(From the Spring 2013 issue of Everything Matters: In Patient Care)
Kandi Valentine, RN, BA, BSN, MSN, RN Clinical Leader, Emergency Department
The Columbus Coalition Against Family Violence worked collaboratively with Central Ohio Trauma Systems (COTS) to develop family violence screening protocols that could be used in hospital emergency departments. This screening is used to identify and assist victims of family violence while they are still present in the Emergency Department (ED). The information within the screening tool is a required part of the nursing assessment for the ED. This initiative, started in 2006, continues in the ED at Nationwide Children’s Hospital today. The delivery of the screening has evolved over the years from a paper questionnaire to a computerized kiosk dedicated solely to the screening process.
In the early implementation phase, a paper form questionnaire was provided to families by the caregiver. Once completed, the family returned the questionnaire to the intake nurse. The intake nurse would preview the answers to the screening and page the ED social worker for any positive screenings. Several challenges were identified with this process. First, the demand on the intake nurse became cumbersome during peak volume times which caused delays in reviewing the paper screening forms.

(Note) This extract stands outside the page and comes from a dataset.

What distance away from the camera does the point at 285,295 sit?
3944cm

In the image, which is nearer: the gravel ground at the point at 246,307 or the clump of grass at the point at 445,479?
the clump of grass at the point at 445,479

Second, the social worker was often with other patients and families when he or she was notified by the intake nurse of a positive screening. This created interruptions for other families when the social worker was required to call triage in order to find out the nature of the page. Third, there was sometimes a delay in reaching the family before they were discharged home. Finally, there was doubt that all families had the opportunity to complete the questionnaire in a confidential, safe and honest manner. In addition, if the perpetrator was present, this created a barrier to effective screening.
In 2009, a pilot using a self-standing kiosk began in the ED as part of a research project driven by staff at the Center for Child and Family Advocacy, that is now known as The Center for Family and Safety Healing. The kiosk was set-up to increase the confidential collection of family safety information, to collect blinded data to determine actual family participation in the screening process and to gather data regarding identification and follow-up for positive screens. The kiosk was convenient for the family as the bar code on the form provided by the intake nurse and the bar code on the patient’s ID band could both be used to access the system and to complete the screening. The family could also choose to visit the kiosk in a more private and safe manner and at their own pace if the perpetrator was present with them in the ED. A huge benefit of this kiosk in clinical practice is that the social worker was automatically notified in real time of a positive screen, enabling timely interaction with the family.
The overall success of the kiosk for family safety screens was recognized in the ED. This process proved to be convenient for families, provided timely notification to the social worker and streamlined manual processes for nursing staff. In addition, the data collected for the research study showed promise that families were being identified and provided with additional resources to increase family safety within the population served by the ED. The kiosks were donated to the ED for continued use following the completion of the research project.
With the move to the new main hospital, ED leadership decided that the use of the kiosk should continue in the new ED. After collaboration with key stakeholders it was determined that the new ED would house two kiosks designated for safety screening. An area was specifically constructed to house the kiosks in the lobby area where the family could sit down and complete the safety screen. The safety screen is encouraged by the intake or assessment nurse and built into the flow of assessment for the patient. ED social workers are well versed in the sensitivity of family safety in their approach when a screening is recognized as positive.
Family safety is a priority at Nationwide Children’s. We are dedicated to holistically serving the children and families who come to the ED. A visit to our ED may be one of the few opportunities to interact with a family who may be victims of unsafe living environments. Many of us often say we enter health care because we like to help others. With the touch of the safety kiosk button, we are able to perfect our ability to do just this.